The waves of behavioral therapies to combat chronic pain:
The first wave of behavioral and cognitive therapy was the Traditional behavior therapy, which aimed at replacing harmful behavior with constructive ones through conditioning.
The second wave focused on thought changing concepts in which the negative pain related thoughts were discouraged.
The third wave is about behaviorism, spirituality, mindfulness, centering, dialectics and relationship building.
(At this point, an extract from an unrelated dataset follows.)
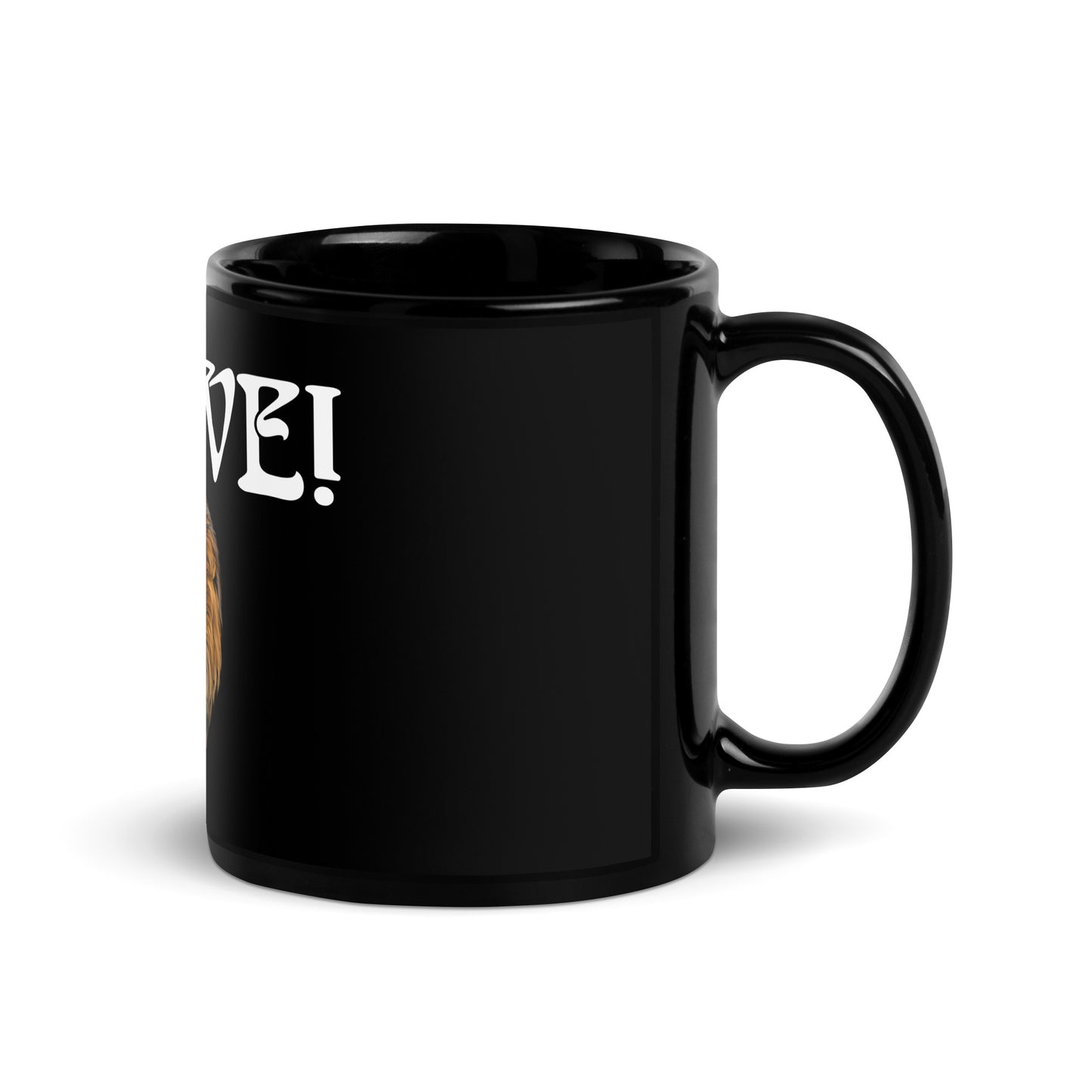 “BRAVE!”Black Glossy Mug W/White Font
The waves of behavioral and cognitive therapies preferred over time gives us an idea about how pain has been perceived at different points in time by analyzing the approaches used to treat pain related behavior. Adaptation of cognitive and behavioral approaches for recovering from chronic pain needs more attention and modifications. The primary aim of treating chronic pain must be identification of the predisposing risk factors followed by planning a goal-oriented management approach highlighting the emotional and psychosocial aspects. A positive thinking about recovery from pain has resulted in increased rate and early recovery. Breaking of the fear-avoidance cycle is an important aspect of chronic pain management which incorporates a major role of pain education on the basis of evidence based practice.